_Provided text:_
===

POJ 3667 Hotel




Hotel
Time Limit: 3000MSMemory Limit: 65536K
Total Submissions: 9630Accepted: 4126

Description

The cows are journeying north to Thunder Bay in Canada to gain cultural enrichment and enjoy a vacation on the sunny shores of Lake Superior. Bessie, ever the competent travel agent, has named the Bullmoose Hotel on famed Cumberland Street as their vacation residence. This immense hotel has N (1 ≤ N ≤ 50,000) rooms all located on the same side of an extremely long hallway (all the better to see the lake, of course).

The cows and other visitors arrive in groups of size Di (1 ≤ Di ≤ N) and approach the front desk to check in. Each group i requests a set of Di contiguous rooms from Canmuu, the moose staffing the counter. He assigns them some set of consecutive room numbers r..r+Di-1 if they are available or, if no contiguous set of rooms is available, politely suggests alternate lodging. Canmuu always chooses the value of r to be the smallest possible.

Visitors also depart the hotel from groups of contiguous rooms. Checkout i has the parameters Xi and Di which specify the vacating of rooms Xi ..Xi +Di-1 (1 ≤ Xi ≤ N-Di+1). Some (or all) of those rooms might be empty before the checkout.

===

_Source material:_
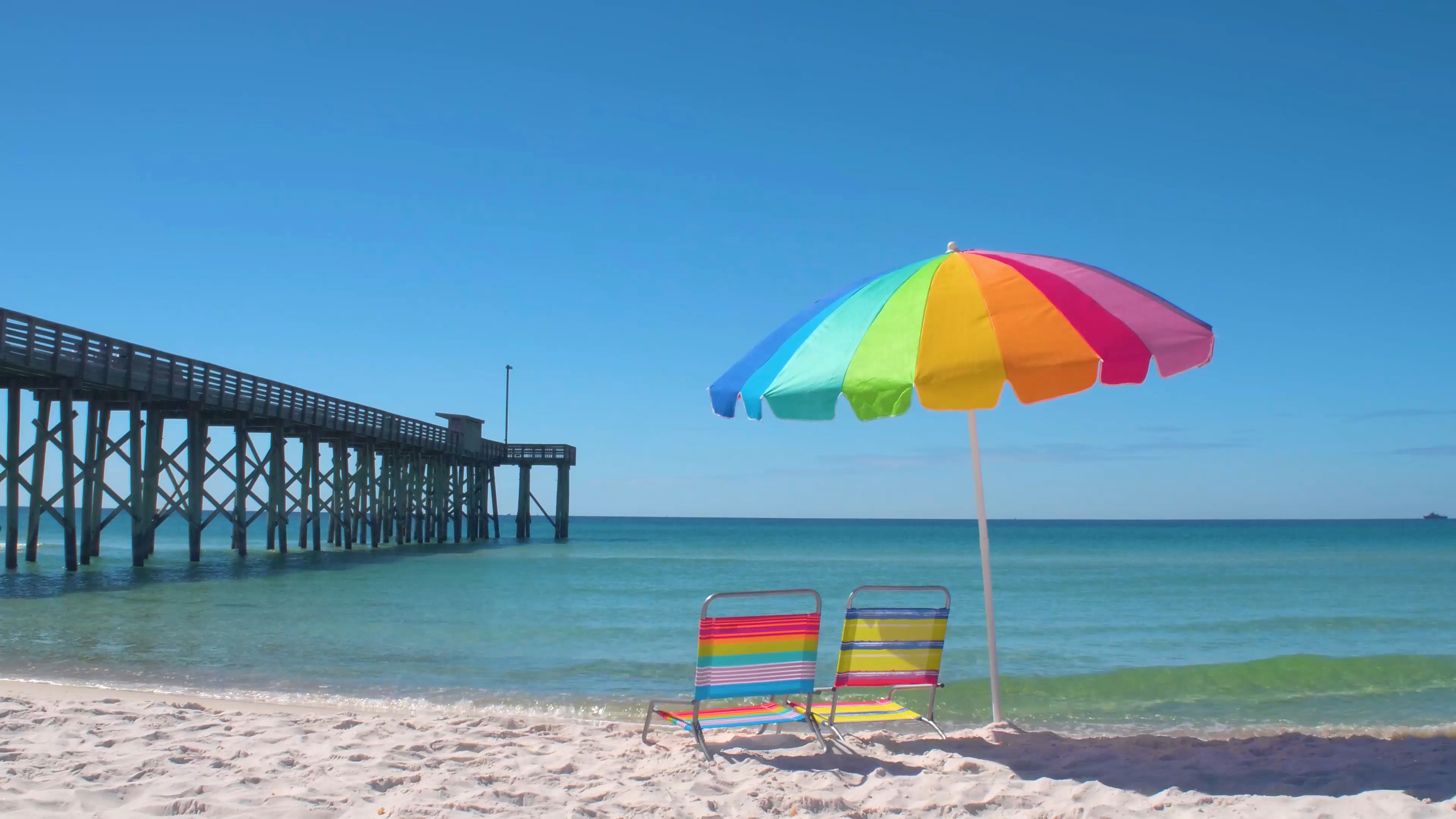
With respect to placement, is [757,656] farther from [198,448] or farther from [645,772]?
[198,448]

===

_Things to do:_
(1) Can you restate, word for word, the part of the hotel problem that begins at the words "The cows and" and stops after "before the checkout."?
(2) Could you take the hotel problem statement further, continuing it from its last sentence?

_Answers to the exercises:_
(1)
The cows and other visitors arrive in groups of size Di (1 ≤ Di ≤ N) and approach the front desk to check in. Each group i requests a set of Di contiguous rooms from Canmuu, the moose staffing the counter. He assigns them some set of consecutive room numbers r..r+Di-1 if they are available or, if no contiguous set of rooms is available, politely suggests alternate lodging. Canmuu always chooses the value of r to be the smallest possible.

Visitors also depart the hotel from groups of contiguous rooms. Checkout i has the parameters Xi and Di which specify the vacating of rooms Xi ..Xi +Di-1 (1 ≤ Xi ≤ N-Di+1). Some (or all) of those rooms might be empty before the checkout.

(2)
Your job is to assist Canmuu by processing M (1 ≤ M < 50,000) checkin/checkout requests. The hotel is initially unoccupied.

Input

* Line 1: Two space-separated integers: N and M
* Lines 2..M+1: Line i+1 contains request expressed as one of two possible formats: (a) Two space separated integers representing a check-in request: 1 and D(b) Three space-separated integers representing a check-out: 2, Xi, andDi

Output

* Lines 1.....: For each check-in request, output a single line with a single integer r, the first room in the contiguous sequence of rooms to be occupied. If the request cannot be satisfied, output 0.

Sample Input

10 6
1 3
1 3
1 3
1 3
2 5 5
1 6

Sample Output

1
4
7
0
5

Source

USACO 2008 February Gold 

线段树,区间合并。。。。

tip :
线段树每个节点 记录 3个参数 :
lSpace :左端开始的空余量
rSpace :右端开始的空余量
mSpace : 最大空余量(可能在中间)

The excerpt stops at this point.